Thomas 'PointedEars' Lahn said:
Very nice. There is one catch, though: after the very first node of the
document tree has been processed, action() is called with `null',
I can't see how. The "action" callback function is only ever called
with the value of the "element" parameter. It can only be called with
a null value if "element" is null. The recursive calls are only made
if "child" is not null, so they can't cause it, so "action" should
only be called with null arguemnt if someone calls traverseDFRTL with
a first parameter that is null.
and if the reference to the above function is passed as callback,
there will be a script error in the end ("null has no properties").
Could you post an example, including which browser causes it?
Furthermore, text nodes have no `tagName' property.

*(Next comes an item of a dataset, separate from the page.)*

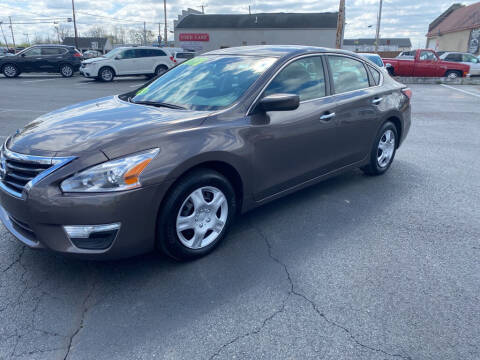2015 Nissan Altima for sale at Used Car Factory Sales & Service Troy in Troy OH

True. It was just a quick example.
It would also be nice if one could use the return value of traverseDFTRL(),
What would the return value be? But yes, it could easily be turned into
a catemorphism (fold-like function):
function foldDOM(element, action) {
var childRets = [];
for(var child = element.lastChild; child; child = child.previousSibling) {
childRets.push(foldDOM(child, action));
}
return action(element, childRets);
}
Then you could collect the innerText of a DOM element as:
foldDOM(element, function(node,childTexts) {
if (node.nodeType == 3) { // Text node
return node.nodeValue;
} else { // Element node
return childTexts.join("");
}
});
and to allow for another identifier without modifying the function body.
If you want another name for it, treat the above as a function expression,
not a function declaration. Then you can call it whatever you like:
var myOwnName = function foldDOM(...){...foldDOM(...)...};
I don't find the use of arguments.callee particularly readable.

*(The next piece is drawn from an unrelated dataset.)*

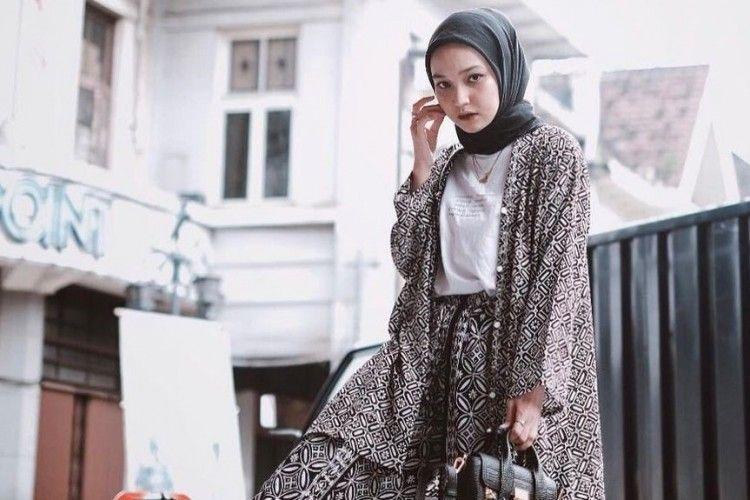 Inspirasi OOTD Hijab Simpel untuk Hadiri Acara Pernikahan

If a function can't know its own declared name inside its body,
what can it know?
Hence the following suggestion:
function isMethod(a)
{
var t;
return (a && ((t = typeof a) == "function" || t == "object"));
}
function traverseDFRTL(element, action)
{
for (var child = (element || document.documentElement).lastChild;
child;
child = child.previousSibling)
{
arguments.callee(child, action);
}
if (isMethod(action))
{
return action(element);
If you insist on having a default argument, it should also apply here,
so,
return action(element || document.documentElement);
For default parameters, I prefer setting them at the top of the function,
i.e., as first line:
element = element || document.documentElement;
if you make this test (and I wouldn't - someone callig the function
should know that he is expected to pass a function as second argument),
I would at least fail if it's not:
else {
throw Error("Not a function as second argument!");
}
function(node)
{
if (node)
So here you depend on having the documentElement being traversed, but
null still being passed to the action function. That seems awfully
fragile and not very generic. I prefer to have a more generic, and
preferably simpler, function like my original traversal or the foldDOM
above, and then create a specialized function to call it with special
arguments that makes sense to the page it is used on.